The review is expected to last at least 12 weeks, and additional information will not be provided until a final report is issued, CDPHE said.
CDPHE said it allows paramedics to administer ketamine for excited delirium and/or extreme or profound agitation and pain management. EMS medical directors can obtain permission to administer ketamine outside the hospital setting through a waiver process.
Wavier applications are presented to the Emergency Medical Practice Advisory Council (EMPAC) for review, according to CDPHE. EMPAC then reviews training and oversight programs before making a recommendation for approval or denial to CDPHE.
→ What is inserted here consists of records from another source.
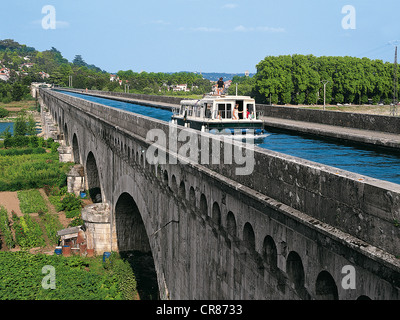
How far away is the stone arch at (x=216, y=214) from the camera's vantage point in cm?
1212

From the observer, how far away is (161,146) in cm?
1791

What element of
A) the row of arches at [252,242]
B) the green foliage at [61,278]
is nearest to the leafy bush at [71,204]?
the green foliage at [61,278]

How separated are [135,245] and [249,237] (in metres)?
22.9

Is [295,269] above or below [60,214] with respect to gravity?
above

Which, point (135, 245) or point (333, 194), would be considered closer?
point (333, 194)

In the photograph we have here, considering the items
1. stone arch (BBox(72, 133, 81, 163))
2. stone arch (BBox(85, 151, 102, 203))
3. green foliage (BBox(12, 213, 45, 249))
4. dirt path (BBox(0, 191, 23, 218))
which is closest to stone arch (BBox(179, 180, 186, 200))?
green foliage (BBox(12, 213, 45, 249))

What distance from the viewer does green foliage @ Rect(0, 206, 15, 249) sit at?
37.4m

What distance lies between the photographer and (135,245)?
107 ft

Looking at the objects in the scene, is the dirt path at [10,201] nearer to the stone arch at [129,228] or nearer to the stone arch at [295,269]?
the stone arch at [129,228]

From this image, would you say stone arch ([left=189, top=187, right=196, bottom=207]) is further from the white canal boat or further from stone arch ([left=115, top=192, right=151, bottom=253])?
stone arch ([left=115, top=192, right=151, bottom=253])

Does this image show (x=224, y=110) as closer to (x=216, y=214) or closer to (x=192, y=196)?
(x=192, y=196)

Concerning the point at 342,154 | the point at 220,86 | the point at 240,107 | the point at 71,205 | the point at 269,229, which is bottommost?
the point at 71,205

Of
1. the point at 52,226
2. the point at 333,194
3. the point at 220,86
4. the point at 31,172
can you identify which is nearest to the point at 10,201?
the point at 31,172
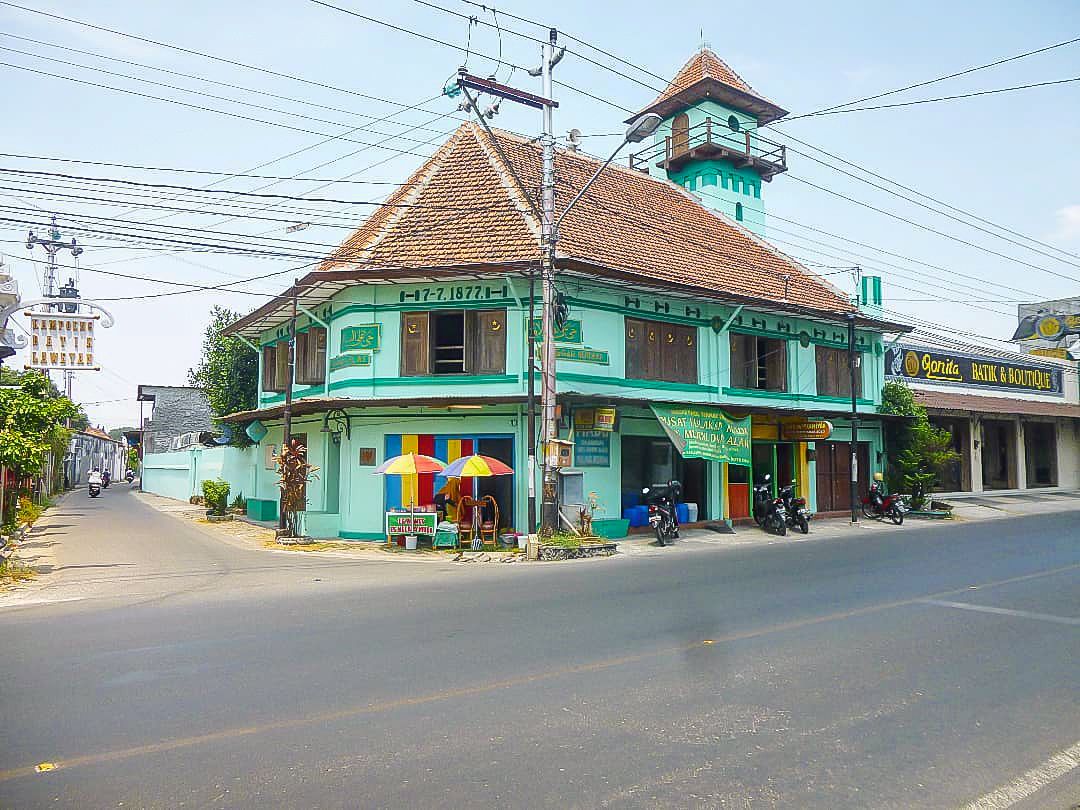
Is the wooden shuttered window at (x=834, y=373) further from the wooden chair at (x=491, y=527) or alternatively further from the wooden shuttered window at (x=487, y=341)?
the wooden chair at (x=491, y=527)

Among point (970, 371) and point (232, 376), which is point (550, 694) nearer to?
point (232, 376)

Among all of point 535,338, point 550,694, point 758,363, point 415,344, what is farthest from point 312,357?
point 550,694

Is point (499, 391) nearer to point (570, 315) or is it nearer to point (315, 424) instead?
point (570, 315)

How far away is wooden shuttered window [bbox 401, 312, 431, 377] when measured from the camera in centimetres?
1902

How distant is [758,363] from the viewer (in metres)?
23.9

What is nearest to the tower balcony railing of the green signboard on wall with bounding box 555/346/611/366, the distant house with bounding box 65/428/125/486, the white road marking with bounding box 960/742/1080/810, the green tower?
the green tower

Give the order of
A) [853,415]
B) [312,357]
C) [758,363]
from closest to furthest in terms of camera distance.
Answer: [312,357]
[853,415]
[758,363]

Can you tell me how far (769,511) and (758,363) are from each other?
5.21 meters

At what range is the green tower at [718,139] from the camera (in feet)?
96.6

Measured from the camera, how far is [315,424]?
21.4 metres

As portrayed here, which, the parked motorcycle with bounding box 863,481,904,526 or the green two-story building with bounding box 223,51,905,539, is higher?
the green two-story building with bounding box 223,51,905,539

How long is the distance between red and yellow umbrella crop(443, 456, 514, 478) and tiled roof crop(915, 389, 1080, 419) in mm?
19047

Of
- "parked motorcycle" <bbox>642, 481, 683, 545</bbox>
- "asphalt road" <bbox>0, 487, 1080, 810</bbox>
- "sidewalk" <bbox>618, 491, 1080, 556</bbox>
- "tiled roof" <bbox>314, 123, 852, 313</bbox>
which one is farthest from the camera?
"tiled roof" <bbox>314, 123, 852, 313</bbox>

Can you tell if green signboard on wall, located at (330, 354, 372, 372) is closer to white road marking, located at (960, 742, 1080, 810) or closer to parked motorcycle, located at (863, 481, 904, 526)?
parked motorcycle, located at (863, 481, 904, 526)
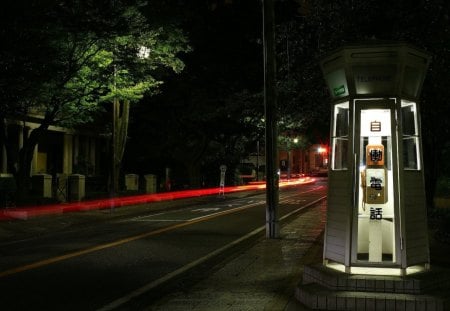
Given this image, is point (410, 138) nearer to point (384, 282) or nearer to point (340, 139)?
point (340, 139)

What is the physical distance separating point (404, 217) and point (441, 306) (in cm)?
116

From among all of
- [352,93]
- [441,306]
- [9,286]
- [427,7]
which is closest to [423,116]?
[427,7]

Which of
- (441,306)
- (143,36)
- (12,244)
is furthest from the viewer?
(143,36)

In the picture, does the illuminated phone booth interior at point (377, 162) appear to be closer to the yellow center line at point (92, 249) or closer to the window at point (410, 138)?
the window at point (410, 138)

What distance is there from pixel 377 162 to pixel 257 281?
3.14 m

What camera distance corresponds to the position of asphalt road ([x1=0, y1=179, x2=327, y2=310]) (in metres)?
8.41

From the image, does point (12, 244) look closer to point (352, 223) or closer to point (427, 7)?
point (352, 223)

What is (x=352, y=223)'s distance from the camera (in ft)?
23.1

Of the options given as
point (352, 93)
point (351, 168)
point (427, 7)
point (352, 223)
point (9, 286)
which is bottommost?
point (9, 286)

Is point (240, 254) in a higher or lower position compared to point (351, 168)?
lower

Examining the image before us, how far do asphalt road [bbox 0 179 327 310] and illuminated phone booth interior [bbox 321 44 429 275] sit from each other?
3.22 meters

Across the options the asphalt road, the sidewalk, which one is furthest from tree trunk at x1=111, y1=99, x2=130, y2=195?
the sidewalk

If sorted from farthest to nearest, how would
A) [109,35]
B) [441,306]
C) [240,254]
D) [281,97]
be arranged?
[109,35]
[281,97]
[240,254]
[441,306]

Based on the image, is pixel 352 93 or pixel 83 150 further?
pixel 83 150
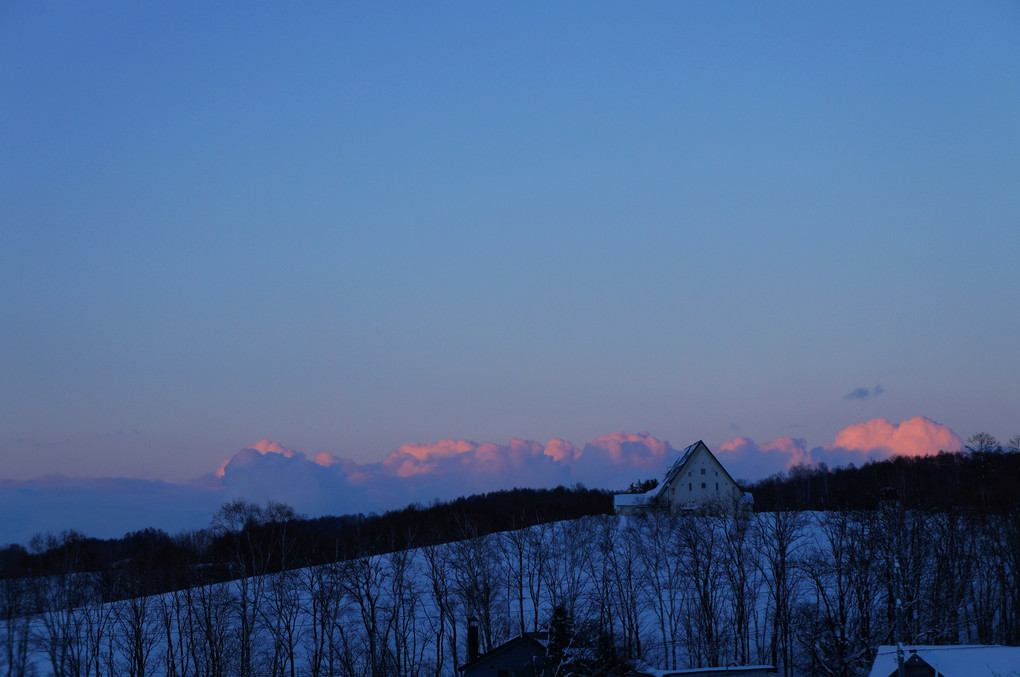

As a condition of the ketamine wavier, medical directors must report every waivered ketamine administration, and CDPHE said it has been used 902 times in the past three years.
On July 28, a spokesperson for the state health department responded to a 9NEWS inquiry regarding the Elijah McClain case, saying they were opening an investigation into the administration of ketamine.
The spokesperson said the department received "numerous complaints" and "additional information" about the drug's use in June of this year.
McClain died on Aug. 27, 2019 – three days after he went into cardiac arrest following a confrontation with Aurora Police Department officers. He was detained after a report of a “suspicious person” in the area of Billings Street and East Colfax Avenue. McClain’s family said he had been walking to the store to get iced tea and would usually wear a face mask when it got cold outside.
Officers used a carotid hold on McClain and first-responders said he wouldn't calm down, so Aurora Fire Rescue (AFR) pushed a 500 mg dose of ketamine in his shoulder.
Ultimately, the coroner couldn't pinpoint a specific cause of death but didn't rule out that McClain could have had a negative reaction to the drug.
According to the district attorney's report, paramedics overestimated McClain's weight by 80 pounds, thus the much larger dose. The department said they typically aim to give people 5 mg of the drug per kilogram of estimated body weight.
AFR denied interview requests but said their medical direction team completed a review of the incident and concluded that medics met expectations, protocols and policies.